▶ [Provided records]
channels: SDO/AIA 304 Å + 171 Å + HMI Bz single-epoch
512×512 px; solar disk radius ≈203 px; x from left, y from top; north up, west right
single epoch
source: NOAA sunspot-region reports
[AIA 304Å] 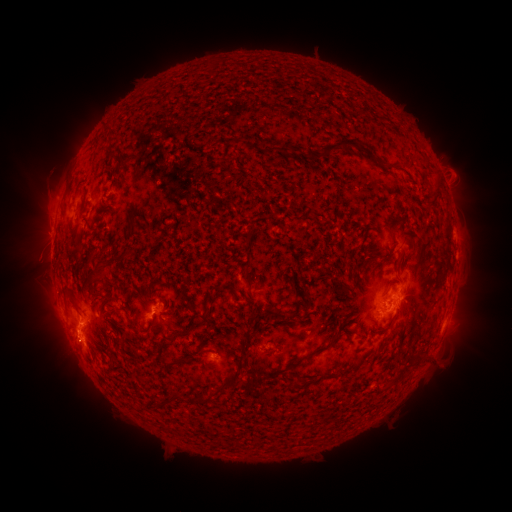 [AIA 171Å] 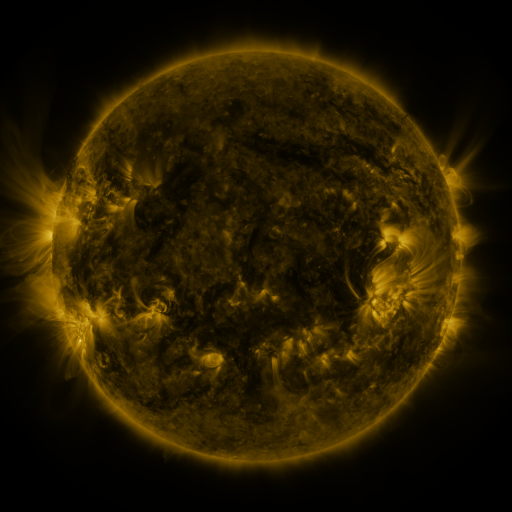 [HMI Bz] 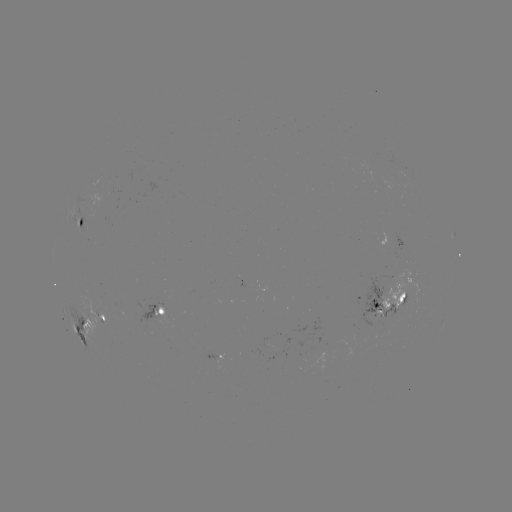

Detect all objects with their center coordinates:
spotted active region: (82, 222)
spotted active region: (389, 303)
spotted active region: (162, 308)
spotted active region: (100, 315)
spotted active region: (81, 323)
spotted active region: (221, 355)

---

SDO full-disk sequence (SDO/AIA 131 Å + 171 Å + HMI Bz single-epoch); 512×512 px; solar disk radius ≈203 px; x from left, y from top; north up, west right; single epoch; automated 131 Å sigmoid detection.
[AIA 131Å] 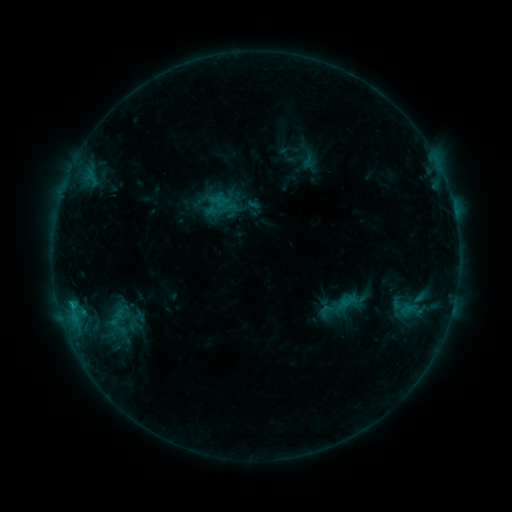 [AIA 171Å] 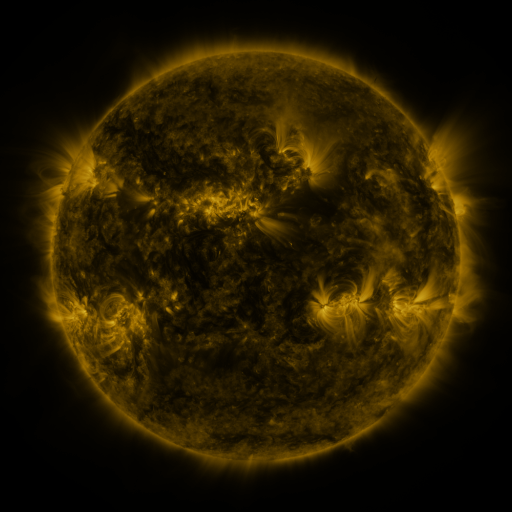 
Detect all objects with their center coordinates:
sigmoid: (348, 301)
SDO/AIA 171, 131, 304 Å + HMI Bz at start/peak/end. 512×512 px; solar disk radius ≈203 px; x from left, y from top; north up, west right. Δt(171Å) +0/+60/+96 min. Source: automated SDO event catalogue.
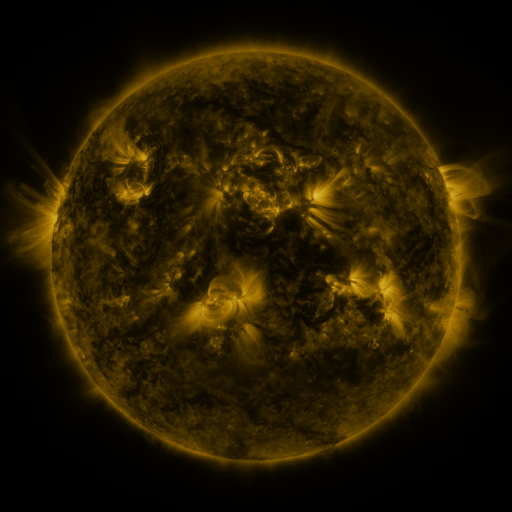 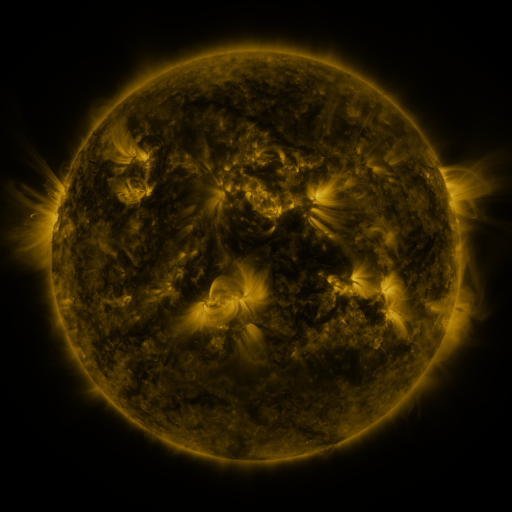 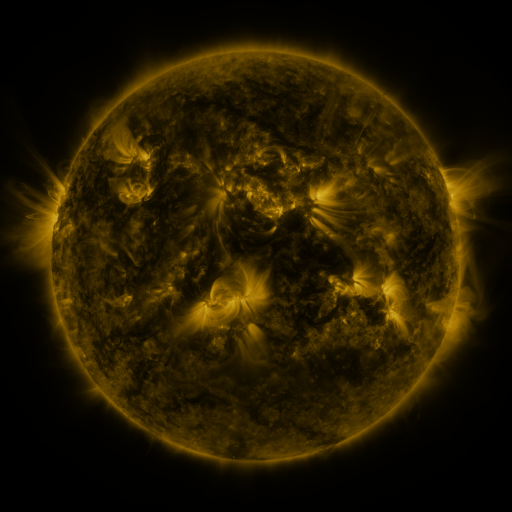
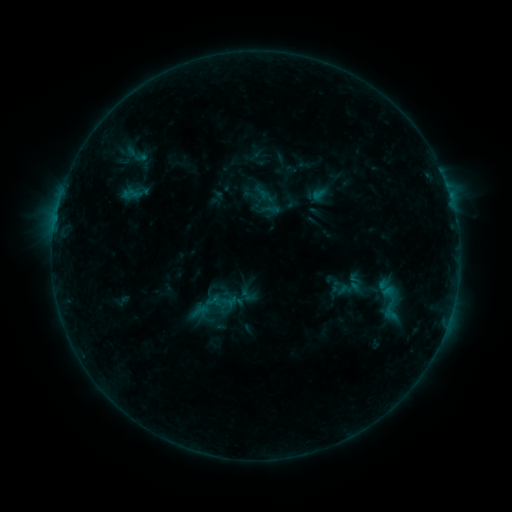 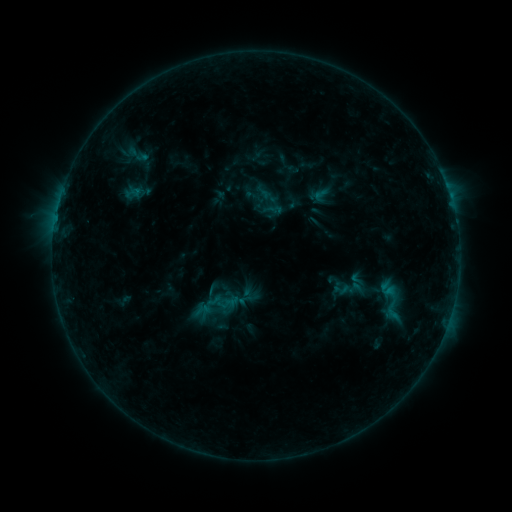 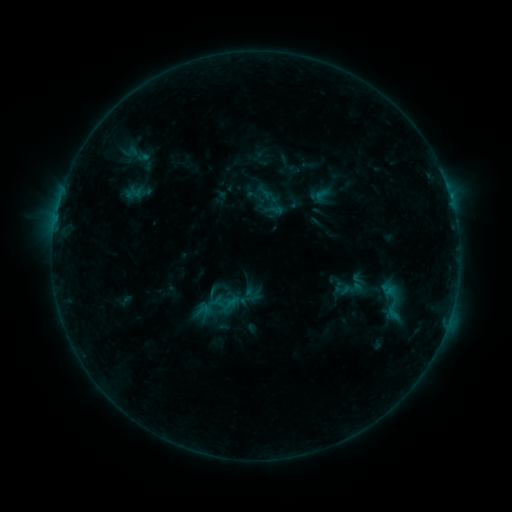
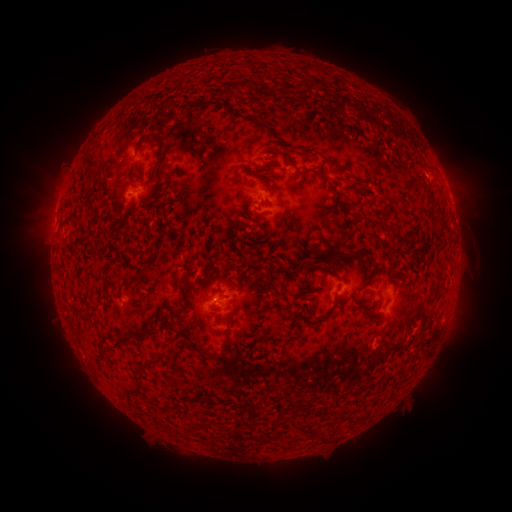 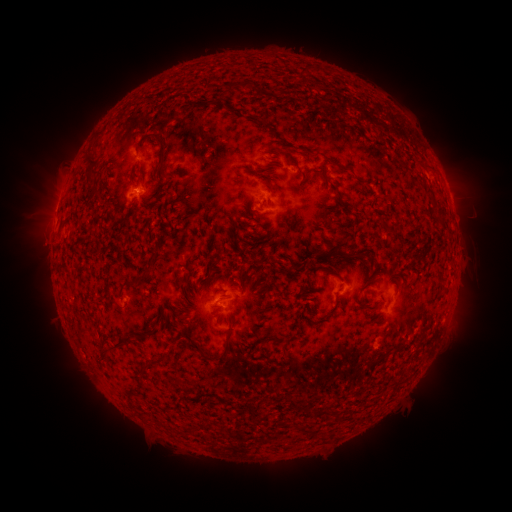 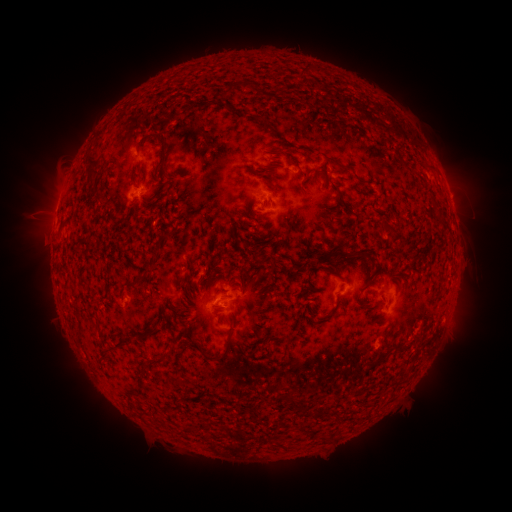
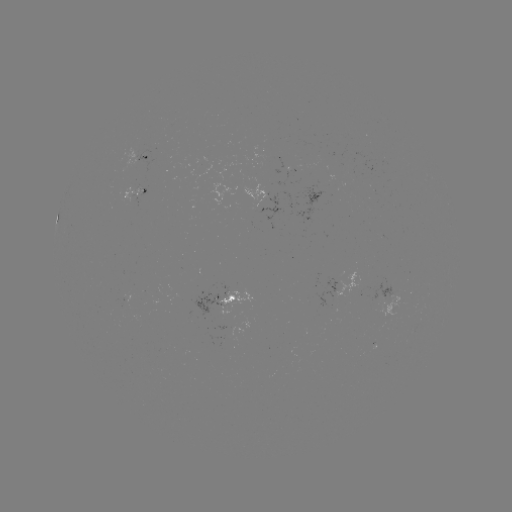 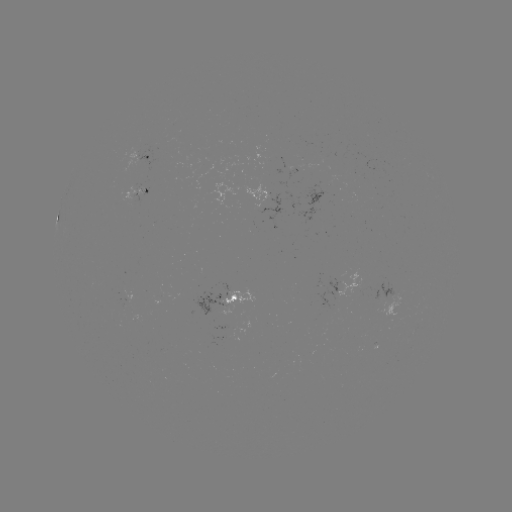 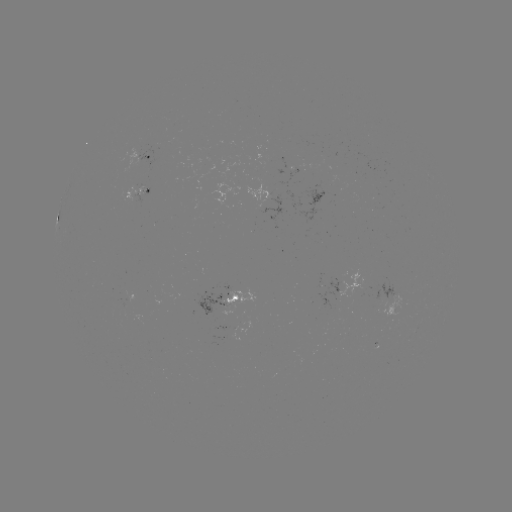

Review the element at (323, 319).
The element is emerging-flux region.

▶ [What the exercise asks]
Only the lines of the listing above from the one with "SDO/AIA 171, 131, 304" through the one with "Review the element at (323, 319)." should be output, exactly, with both ends kept and pictures left out.

▶ [Output]
SDO/AIA 171, 131, 304 Å + HMI Bz at start/peak/end. 512×512 px; solar disk radius ≈203 px; x from left, y from top; north up, west right. Δt(171Å) +0/+60/+96 min. Source: automated SDO event catalogue.

Review the element at (323, 319).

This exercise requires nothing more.